This is an excellent analysis and I would love to hear @RogerDearnaley's thoughts on it. Seems very pertinent to the discussion.

[-]RogerDearnaley6mo42

I agree the paper's authors choice of phrasing in that paragraph is debatable, perhaps even unfortunate. Possibly by "only a marginal increase in ASR after benign finetuning" they meant that it only increased by 8.3% (compared to the default approach increasing by 37.2%) — i.e. they were describing the absolute size of the increase, rather than the proportional size relative to the initial baseline? But I would agree with Baram that

the difference in ASR scores after training seems mostly reflective of lower baseline levels for the safety pretraining model, rather than better robustness as the text claims

Regardless, for the baseline, the result after additional safety finetuning, and the results after further non-safety finetuning, in each case the safety pretraining approach is the clear leader (in the second case dramatically better). ASRs are 11.6% vs 44.1% and 28.8%, 0.0% vs 1.6% and 0.7%, 8.3% vs 38.8% and 23.0% (where low is good). Roughly speaking, safety pretraining is around a-quarter-to-a-fifth as vulnerable as the standard approach and somewhat less than half as vulnerable a safety finetuning, across all three scenarios (except the second one, where it appears infinitely better, but likely that's a statistical artifact of a low attack success rate).

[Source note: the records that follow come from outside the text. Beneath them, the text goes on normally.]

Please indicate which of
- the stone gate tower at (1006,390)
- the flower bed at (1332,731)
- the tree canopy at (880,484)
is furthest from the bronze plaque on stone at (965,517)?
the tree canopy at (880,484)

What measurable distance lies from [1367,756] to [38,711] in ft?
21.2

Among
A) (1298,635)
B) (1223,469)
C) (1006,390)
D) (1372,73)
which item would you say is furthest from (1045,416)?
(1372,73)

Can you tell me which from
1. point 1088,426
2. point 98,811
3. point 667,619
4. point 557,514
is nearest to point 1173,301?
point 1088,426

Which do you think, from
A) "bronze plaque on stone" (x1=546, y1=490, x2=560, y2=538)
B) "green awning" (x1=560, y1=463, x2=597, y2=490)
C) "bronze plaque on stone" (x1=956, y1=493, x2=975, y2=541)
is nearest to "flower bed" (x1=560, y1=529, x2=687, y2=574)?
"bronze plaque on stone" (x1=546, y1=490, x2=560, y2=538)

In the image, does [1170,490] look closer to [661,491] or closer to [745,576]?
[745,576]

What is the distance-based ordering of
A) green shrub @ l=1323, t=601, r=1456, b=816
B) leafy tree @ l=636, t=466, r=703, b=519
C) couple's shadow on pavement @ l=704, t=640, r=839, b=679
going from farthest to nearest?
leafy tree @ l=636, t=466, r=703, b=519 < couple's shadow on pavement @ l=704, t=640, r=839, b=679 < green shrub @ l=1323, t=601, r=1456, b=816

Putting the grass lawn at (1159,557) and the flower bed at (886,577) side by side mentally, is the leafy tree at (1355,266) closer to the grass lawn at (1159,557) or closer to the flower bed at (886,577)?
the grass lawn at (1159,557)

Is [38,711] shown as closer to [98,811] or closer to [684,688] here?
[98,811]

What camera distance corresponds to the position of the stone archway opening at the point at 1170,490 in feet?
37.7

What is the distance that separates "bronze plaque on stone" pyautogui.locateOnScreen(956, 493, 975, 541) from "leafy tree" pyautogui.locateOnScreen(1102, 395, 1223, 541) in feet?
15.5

So I still find this paper very exciting: to me, the evidence seems persuasive that safety pretraining is the best approach of the three the authors tested. Obviously they don't compare it to reinforcement learning, but as I discussed I have severe concerns about whether reinforcement learning will remain feasible at AGI/ASI levels.

Mostly I'm glad the paper is getting some attention.

[-]the gears to ascension6mo10

Please correct the title; this has no effect on how generalization works, which is what I'd call inner alignment. It's a good idea, though, and I agree it's something to probably do.

[This comment is no longer endorsed by its author]Reply

[-]RogerDearnaley6mo41

Inner alignment is the problem of "how do we successfully point the optimization behavior of an agent that we train at any particular chosen target?" Or, as I quoted (in the expandable section in my post) directly from the LW page defining inner alignment: "Inner alignment asks the question: How can we robustly aim our AI optimizers at any objective function at all?"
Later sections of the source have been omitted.